ABSTRACT
Introduction: Anemia is one of the most frequent comorbidities in acute coronary syndrome (ACS) patients and is associated with a significant impact on clinical outcomes. This review summarizes the knowledge and updated management of anemia in the setting of ACS.
Areas covered: We provide a review on the prevalence, pathophysiology, prognosis, impact, and updated management of anemia.
Expert opinion: Patients with anemia represent a therapeutic challenge in the setting of acute coronary syndrome and require specific acute and chronic management. Despite the high prevalence of anemia and the large amount of data confirming its strong impact on short- and long-term outcomes, a commonly used and accurate definition in the context of patients undergoing percutaneous coronary intervention and stent implantation for ACS is still lacking. Furthermore, therapeutic options to address anemia remain limited. The combined use of risk scores to identify high-risk characteristics for adverse bleeding or thrombotic events may guide individualized treatment of anemic patients, for example, by selecting an antiplatelet regimen aimed at minimizing bleeding or thrombotic risk. The optimal strategy for blood transfusion is currently being evaluated by an ongoing randomized trial.
Article highlights
Anemia may be present in 10.5–46.4% of patients hospitalized for acute coronary syndrome, although significant heterogeneities are present in the definition of anemia across trials and registries.
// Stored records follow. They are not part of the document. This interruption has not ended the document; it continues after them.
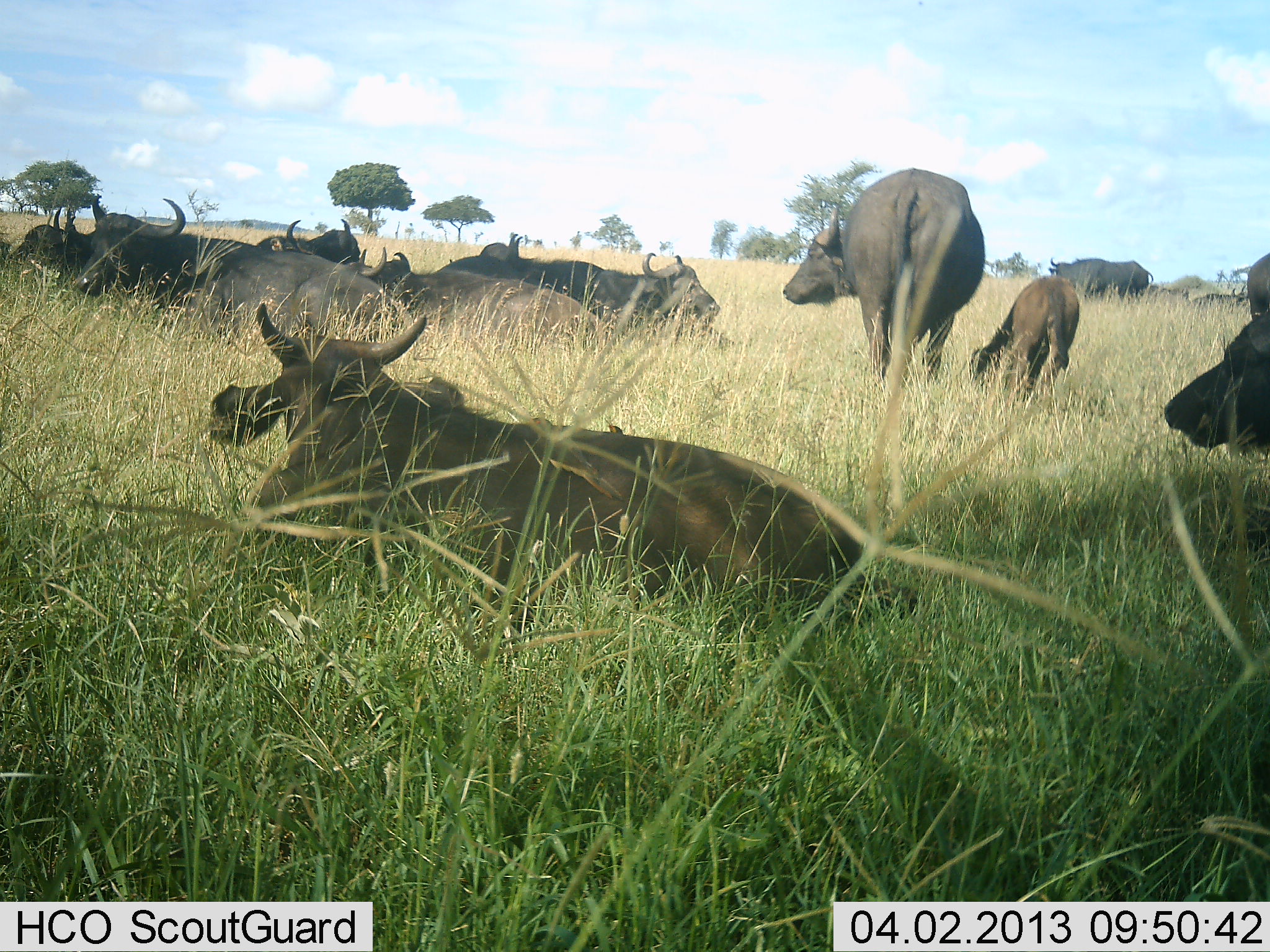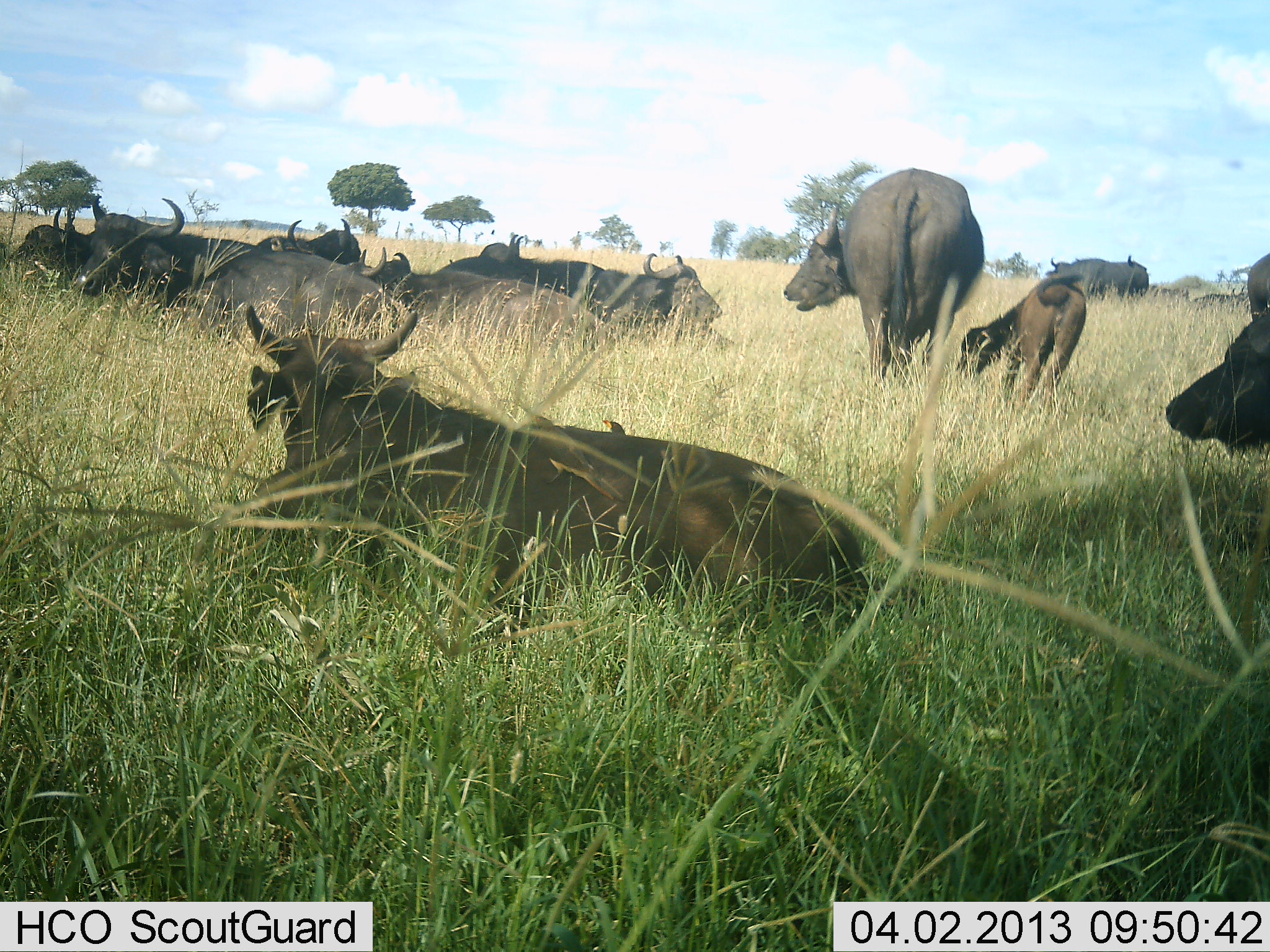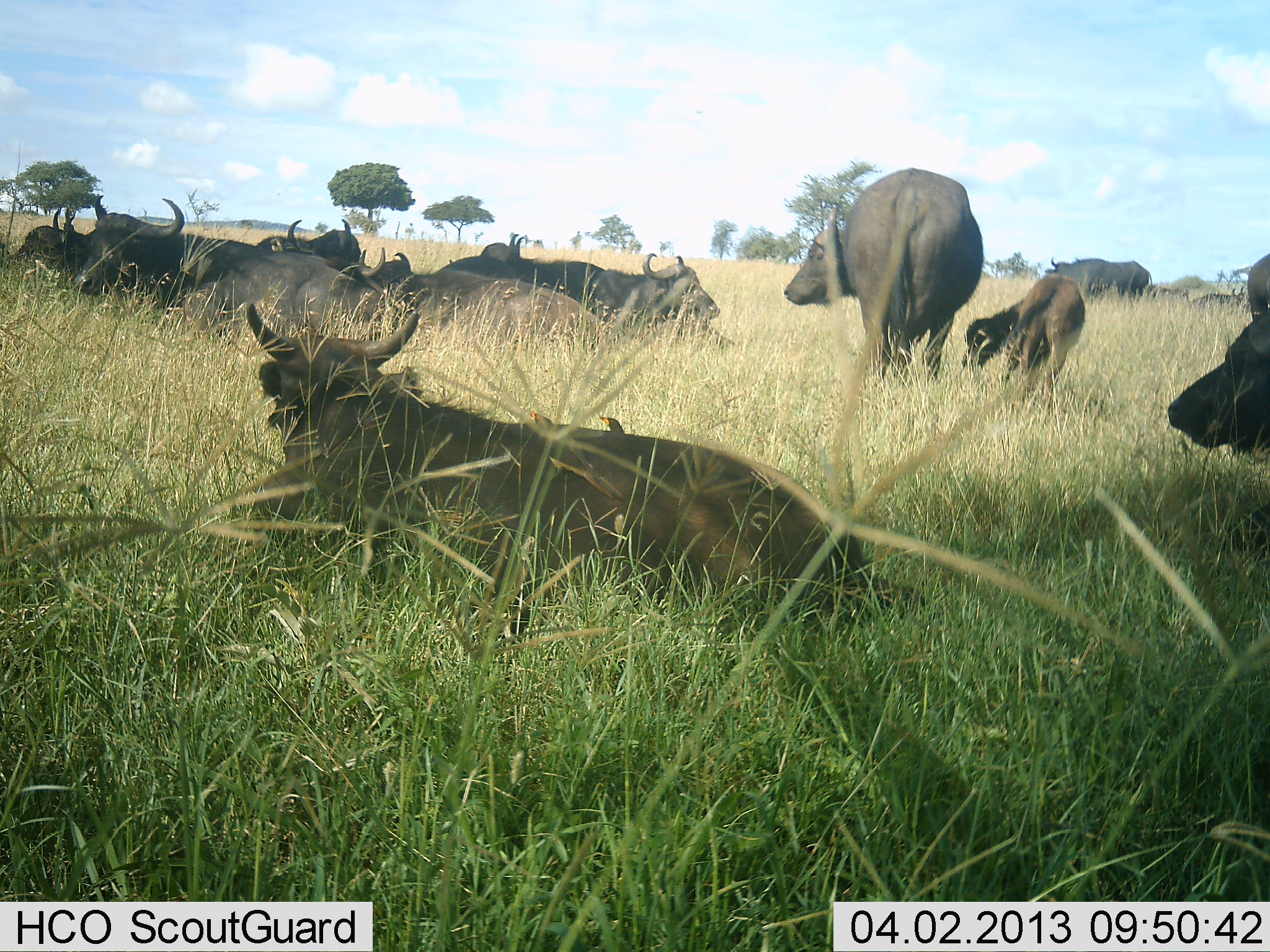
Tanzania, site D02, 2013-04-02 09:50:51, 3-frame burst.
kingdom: Animalia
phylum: Chordata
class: Mammalia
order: Artiodactyla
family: Bovidae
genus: Syncerus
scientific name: Syncerus caffer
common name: cape buffalo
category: buffalo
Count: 11-50.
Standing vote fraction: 67%.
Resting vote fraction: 100%.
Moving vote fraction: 11%.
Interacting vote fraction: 6%.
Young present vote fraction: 83%.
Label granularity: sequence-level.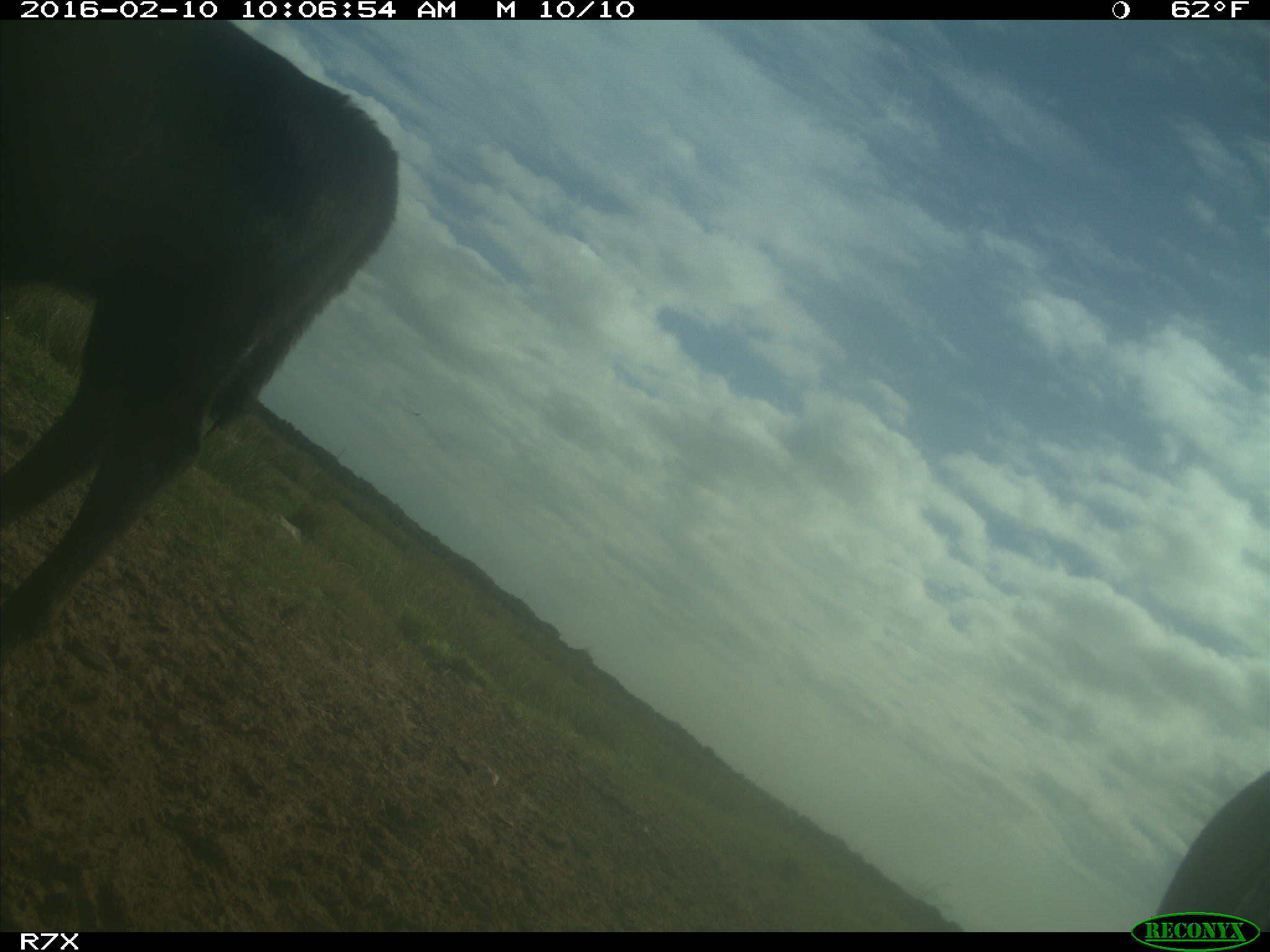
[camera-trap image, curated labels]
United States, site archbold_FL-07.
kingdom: Animalia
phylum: Chordata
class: Mammalia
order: Artiodactyla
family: Bovidae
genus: Bos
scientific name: Bos taurus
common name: domestic cow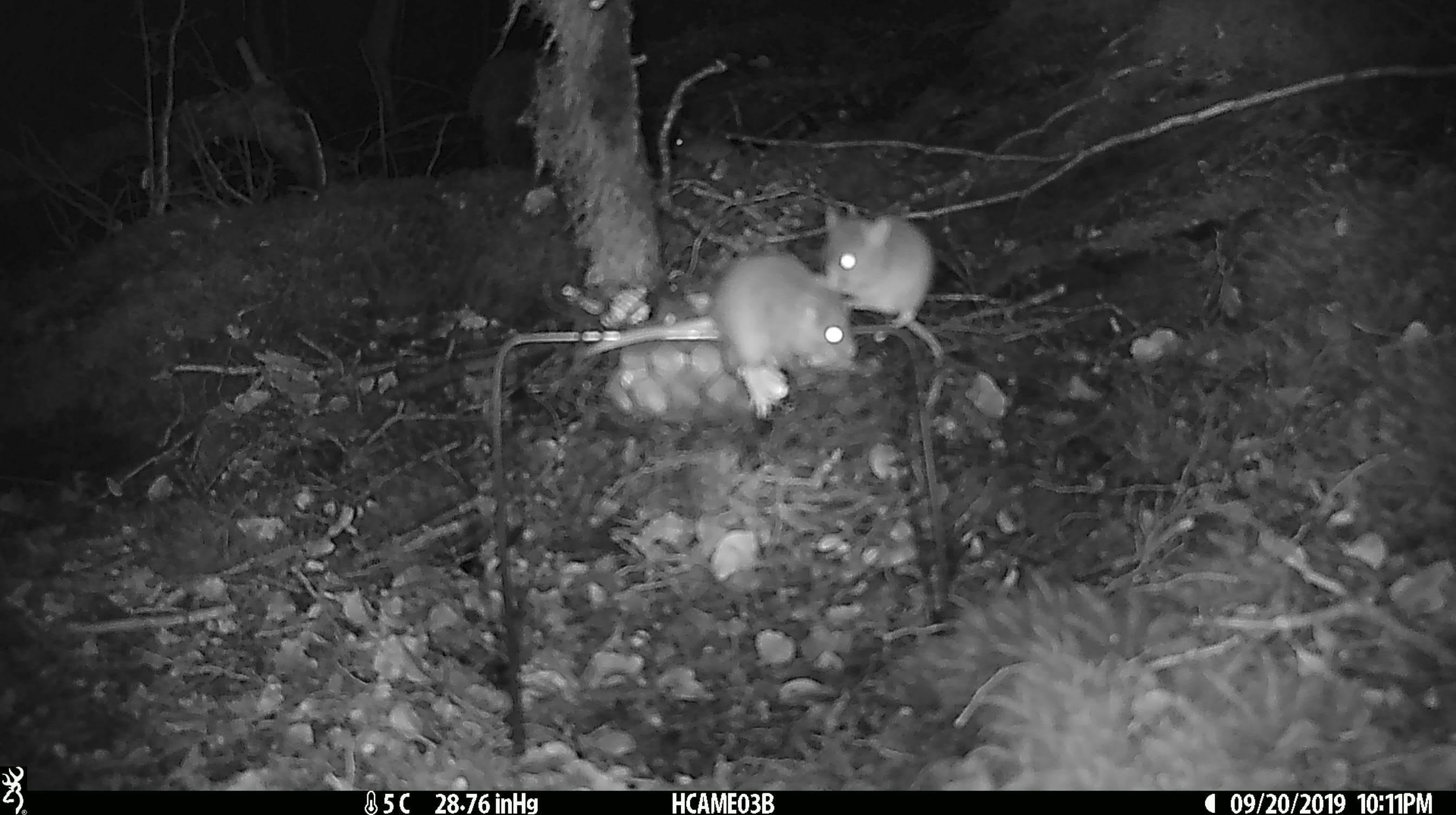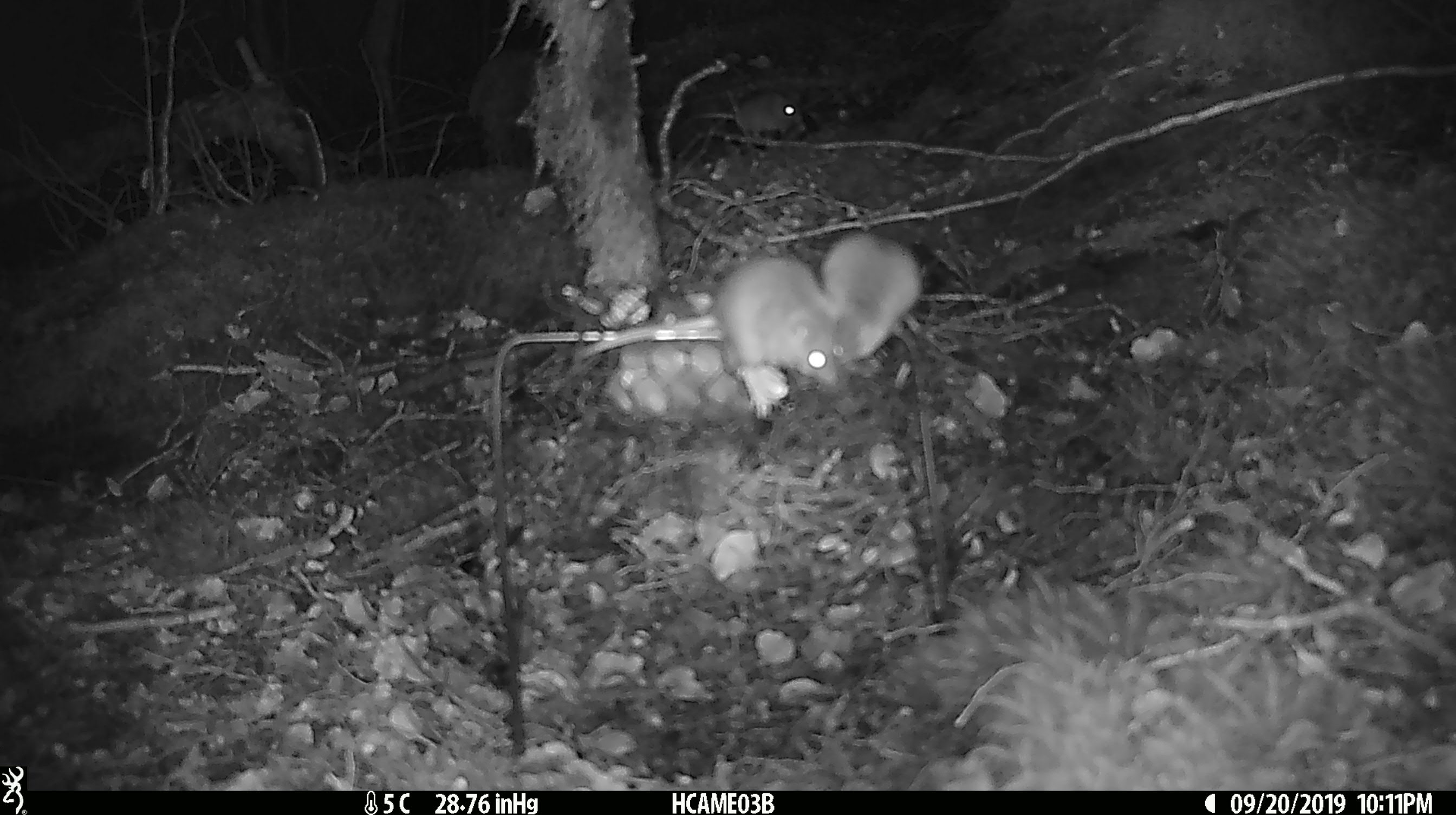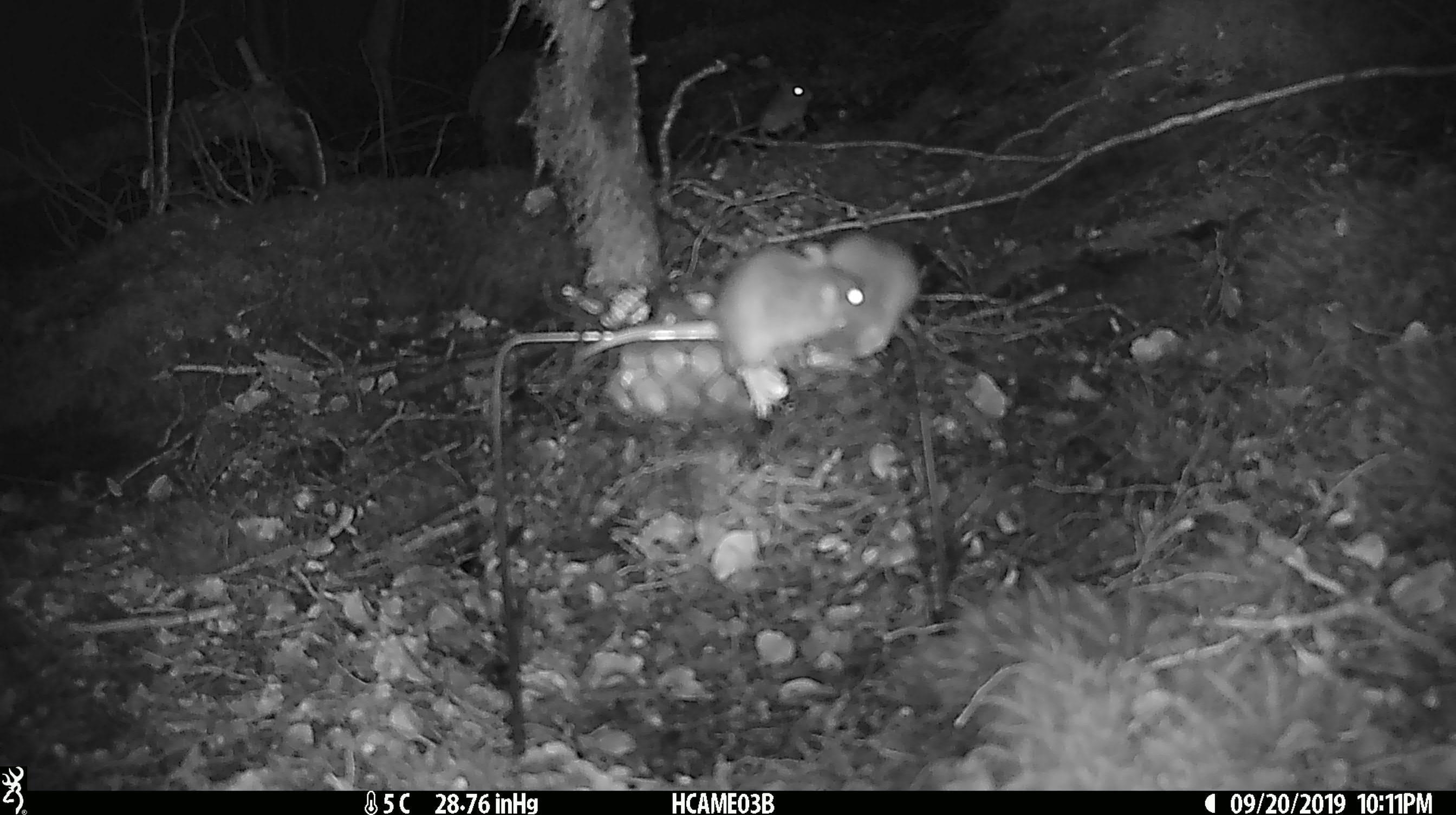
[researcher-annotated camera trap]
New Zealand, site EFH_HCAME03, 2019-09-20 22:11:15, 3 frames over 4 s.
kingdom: Animalia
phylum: Chordata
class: Mammalia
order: Rodentia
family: Muridae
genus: Mus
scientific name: Mus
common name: mouse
Anemia is a strong risk factor of adverse outcomes in patients with acute coronary syndromes
Prevention of in-hospital bleeding and risk-stratification to avoid further bleeding events after discharge represent the foundation of clinical management of anemic patients
Declaration of interest
P Guedeney has received research grants from Federation Francaise de cardiologie and fond de dotation Action Coeur. R Mehran has received institutional research grant support from The Medicines Company, Bristol-Myers Squibb, Sanofi-Aventis, Eli Lilly, and AstraZeneca and consulting fees from AstraZeneca, Bayer, CSL Behring, Janssen Pharmaceuticals Inc., Merck & Co, Osprey Medical Inc, and Watermark Research Partners and serves on the advisory board of Abbott Laboratories, Boston Scientific Corporation, Covidien, Janssen Pharmaceuticals, The Medicines Company, and Sanofi-Aventis. The authors have no other relevant affiliations or financial involvement with any organization or entity with a financial interest in or financial conflict with the subject matter or materials discussed in the manuscript apart from those disclosed.
Reviewer disclosures
Peer reviewers on this manuscript have no relevant financial or other relationships to disclose.